# A High-Performance Systolic Array Accelerator Dedicated for CNN

Jing Shen, Haoqi Ren, Zhifeng Zhang, Jun Wu\*, Wenqi Pan, Zhenyu Jiang College of Electronics and Information Engineering, Tongji University, 201804 Shanghai, China

e-mail: {1732983, renhaoqi, zhangzf, wujun, 1810866, 1832925}@tongji.edu.cn

Abstract—The rapid development of artificial intelligence has made the convolutional neural network (CNN) more important. The traditional computing architecture based on CPU can't meet the requirements of the practical applications. Therefore, the development of a new hardware computing platform for CNN becomes more urgent. This paper proposes a systolic array accelerator dedicated to CNN. As CNN model requires a lot of simple logic operations, we optimize the convolution calculation module with the systolic multiply-accumulate (MAC) array. We design three kinds of convolution calculation mappings, which can deal with convolution with different sizes. Our accelerator realizes efficient reuse of local storage area data, which reduces data movement and improves computing performance. To balance storage bandwidth computational speed, the convolutional layer is subdivided into granular tasks and executed to mask the time of accessing external storage. This accelerator also supports Winograd convolution of 3x3 weight kernels. The heterogeneous system consisting of the accelerator and the self-developed digital signal processor SWIFT (SWIFT DSP) is verified on the FPGA platform. The experimental results show that our accelerator outperforms traditional accelerators under the same condition.

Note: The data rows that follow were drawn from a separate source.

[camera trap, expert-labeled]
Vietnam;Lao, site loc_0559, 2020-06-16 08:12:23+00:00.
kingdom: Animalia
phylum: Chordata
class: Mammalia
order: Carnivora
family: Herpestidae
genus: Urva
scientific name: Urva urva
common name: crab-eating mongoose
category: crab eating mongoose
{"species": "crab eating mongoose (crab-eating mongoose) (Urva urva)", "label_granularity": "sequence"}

Keywords-CNN; DNN; parallel computer architecture; accelerator

### I. INTRODUCTION

With the widespread use of deep learning in many fields, the underlying model-convolutional neural network (CNN) has also received increasing attention. However, as the depth of the network continues increasing, the scale of data movement and calculation continues to expanding, and the computational workload exponentially increases. However, the traditional processors are not designed for calculating the workload of neural networks, which are the basis of many applications. Therefore, new architectures are required to meet the growing computing demands.

Accelerators for specific CNNs (such as AlexNet, ZynqNet) are not in common use and therefore not suitable for mass production. Since the TPU is not for sale, only GPU and FPGA are available to be the training platform for the neural network, whose power consumption is large and the price is high. Since GPU is not a specially designed AI chip, only a small part of its function is suitable for deep machine learning. Besides, GPU's future target will still not be AI either. FPGAs have too much unnecessary flexibility to support common functions, and are less efficient in power efficiency and area efficiency for deep neural network (DNN)

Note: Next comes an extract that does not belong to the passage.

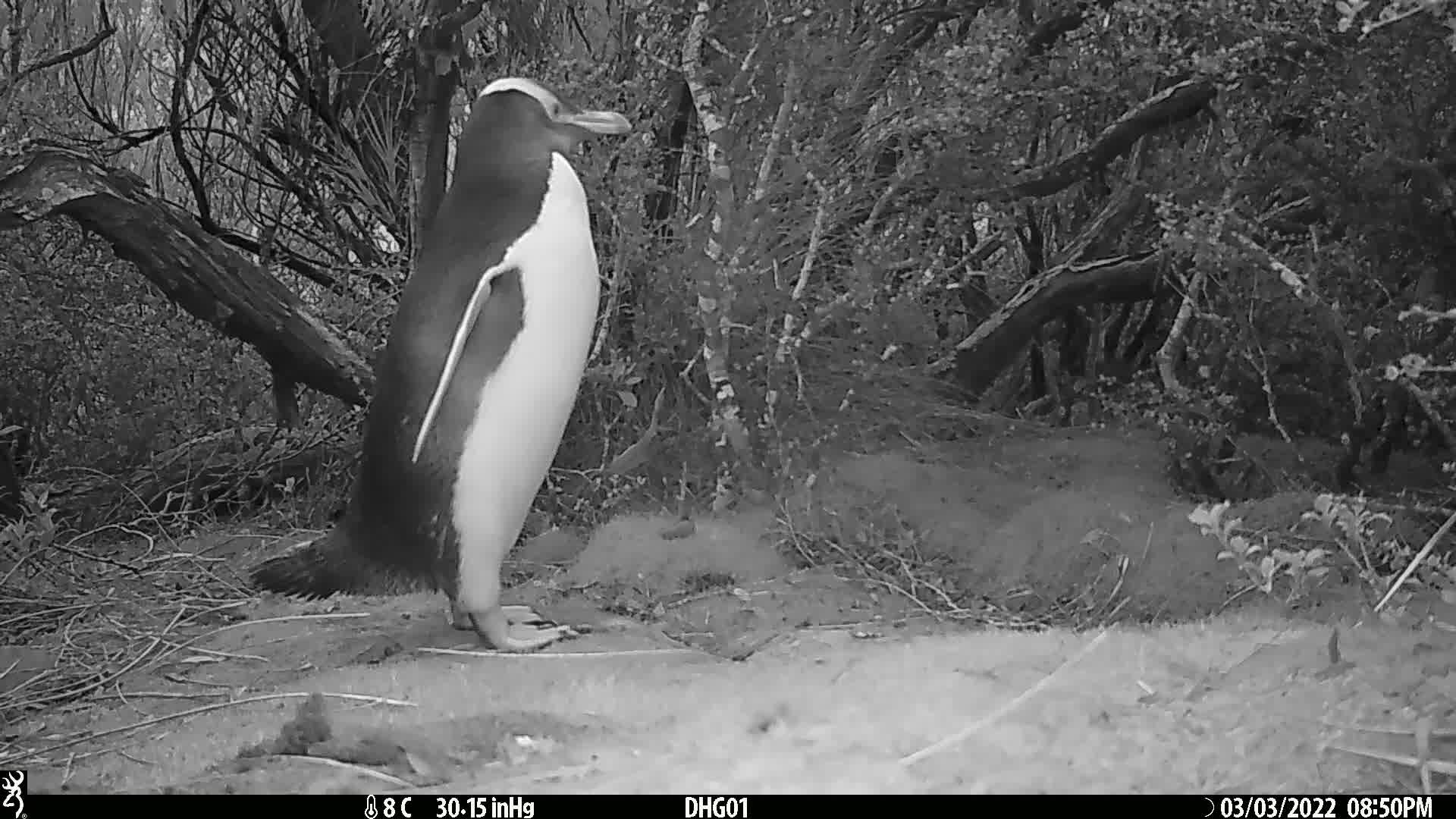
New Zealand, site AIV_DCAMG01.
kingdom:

calculations. The market demands and application prospects of deep learning accelerators for DNN are very broad.

NVIDIA proposed a AI chip architecture--NVIDIA Deep Learning Accelerator (NVDLA). The NVDLA is a free and open architecture that promotes a standard way to design deep learning inference accelerators. With its modular architecture, NVDLA is scalable, highly configurable, and designed to simplify integration and portability. It supports a wide range of performance levels and readily scales for applications ranging from smaller, cost-sensitive Internet of Things (IoT) devices to larger performance oriented IoT devices. The convolution module uses three parallel convolution calculation mapping modes (DC, WG and IMG) to optimize the analysis and design the convolution pipeline, to realize the local storage area. Efficient reuse reduces the number of data movements and increases the degree of parallelism in multiple dimensions in the calculation.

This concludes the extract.